Could you repeat the whole listing below exactly as it stands?

▶ Supplied data
- Opening Delimiter -
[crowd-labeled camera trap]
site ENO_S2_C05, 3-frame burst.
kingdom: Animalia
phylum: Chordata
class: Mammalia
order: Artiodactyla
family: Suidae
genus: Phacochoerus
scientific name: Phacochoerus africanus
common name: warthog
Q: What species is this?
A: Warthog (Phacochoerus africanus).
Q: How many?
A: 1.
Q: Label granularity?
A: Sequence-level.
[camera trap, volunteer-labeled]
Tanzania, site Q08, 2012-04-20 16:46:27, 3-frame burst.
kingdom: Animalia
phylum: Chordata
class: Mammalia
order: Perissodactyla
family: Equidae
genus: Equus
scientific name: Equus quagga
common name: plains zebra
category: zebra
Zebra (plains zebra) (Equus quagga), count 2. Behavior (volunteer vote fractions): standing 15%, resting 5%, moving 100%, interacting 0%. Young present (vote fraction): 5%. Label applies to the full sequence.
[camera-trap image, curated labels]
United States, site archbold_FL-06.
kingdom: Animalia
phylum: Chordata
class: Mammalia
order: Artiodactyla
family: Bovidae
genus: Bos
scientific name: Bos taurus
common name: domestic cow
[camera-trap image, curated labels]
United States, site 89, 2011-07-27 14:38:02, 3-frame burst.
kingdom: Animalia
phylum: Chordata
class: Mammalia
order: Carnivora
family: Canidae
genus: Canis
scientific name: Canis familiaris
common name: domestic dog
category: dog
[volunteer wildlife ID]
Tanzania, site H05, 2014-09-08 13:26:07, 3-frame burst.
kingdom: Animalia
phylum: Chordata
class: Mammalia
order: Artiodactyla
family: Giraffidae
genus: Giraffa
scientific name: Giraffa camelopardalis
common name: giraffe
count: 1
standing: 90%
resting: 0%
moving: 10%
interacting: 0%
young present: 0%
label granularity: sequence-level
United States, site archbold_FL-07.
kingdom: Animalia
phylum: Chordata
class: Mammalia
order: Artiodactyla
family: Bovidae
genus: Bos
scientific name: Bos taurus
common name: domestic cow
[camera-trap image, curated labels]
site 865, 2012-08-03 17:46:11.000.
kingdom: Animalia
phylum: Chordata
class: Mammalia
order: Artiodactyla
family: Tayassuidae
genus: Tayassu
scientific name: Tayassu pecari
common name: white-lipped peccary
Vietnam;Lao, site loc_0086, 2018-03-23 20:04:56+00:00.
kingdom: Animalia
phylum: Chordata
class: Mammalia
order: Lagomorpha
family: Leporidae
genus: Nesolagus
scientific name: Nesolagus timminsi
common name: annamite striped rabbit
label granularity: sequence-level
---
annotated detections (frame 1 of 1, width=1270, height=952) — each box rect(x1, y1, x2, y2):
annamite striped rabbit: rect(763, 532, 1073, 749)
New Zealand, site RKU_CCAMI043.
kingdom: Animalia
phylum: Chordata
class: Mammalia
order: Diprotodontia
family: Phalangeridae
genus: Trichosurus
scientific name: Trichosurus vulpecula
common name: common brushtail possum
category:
- Closing Delimiter -
▶ Reply to the task
[crowd-labeled camera trap]
site ENO_S2_C05, 3-frame burst.
kingdom: Animalia
phylum: Chordata
class: Mammalia
order: Artiodactyla
family: Suidae
genus: Phacochoerus
scientific name: Phacochoerus africanus
common name: warthog
Q: What species is this?
A: Warthog (Phacochoerus africanus).
Q: How many?
A: 1.
Q: Label granularity?
A: Sequence-level.
[camera trap, volunteer-labeled]
Tanzania, site Q08, 2012-04-20 16:46:27, 3-frame burst.
kingdom: Animalia
phylum: Chordata
class: Mammalia
order: Perissodactyla
family: Equidae
genus: Equus
scientific name: Equus quagga
common name: plains zebra
category: zebra
Zebra (plains zebra) (Equus quagga), count 2. Behavior (volunteer vote fractions): standing 15%, resting 5%, moving 100%, interacting 0%. Young present (vote fraction): 5%. Label applies to the full sequence.
[camera-trap image, curated labels]
United States, site archbold_FL-06.
kingdom: Animalia
phylum: Chordata
class: Mammalia
order: Artiodactyla
family: Bovidae
genus: Bos
scientific name: Bos taurus
common name: domestic cow
[camera-trap image, curated labels]
United States, site 89, 2011-07-27 14:38:02, 3-frame burst.
kingdom: Animalia
phylum: Chordata
class: Mammalia
order: Carnivora
family: Canidae
genus: Canis
scientific name: Canis familiaris
common name: domestic dog
category: dog
[volunteer wildlife ID]
Tanzania, site H05, 2014-09-08 13:26:07, 3-frame burst.
kingdom: Animalia
phylum: Chordata
class: Mammalia
order: Artiodactyla
family: Giraffidae
genus: Giraffa
scientific name: Giraffa camelopardalis
common name: giraffe
count: 1
standing: 90%
resting: 0%
moving: 10%
interacting: 0%
young present: 0%
label granularity: sequence-level
United States, site archbold_FL-07.
kingdom: Animalia
phylum: Chordata
class: Mammalia
order: Artiodactyla
family: Bovidae
genus: Bos
scientific name: Bos taurus
common name: domestic cow
[camera-trap image, curated labels]
site 865, 2012-08-03 17:46:11.000.
kingdom: Animalia
phylum: Chordata
class: Mammalia
order: Artiodactyla
family: Tayassuidae
genus: Tayassu
scientific name: Tayassu pecari
common name: white-lipped peccary
Vietnam;Lao, site loc_0086, 2018-03-23 20:04:56+00:00.
kingdom: Animalia
phylum: Chordata
class: Mammalia
order: Lagomorpha
family: Leporidae
genus: Nesolagus
scientific name: Nesolagus timminsi
common name: annamite striped rabbit
label granularity: sequence-level
---
annotated detections (frame 1 of 1, width=1270, height=952) — each box rect(x1, y1, x2, y2):
annamite striped rabbit: rect(763, 532, 1073, 749)
New Zealand, site RKU_CCAMI043.
kingdom: Animalia
phylum: Chordata
class: Mammalia
order: Diprotodontia
family: Phalangeridae
genus: Trichosurus
scientific name: Trichosurus vulpecula
common name: common brushtail possum
category:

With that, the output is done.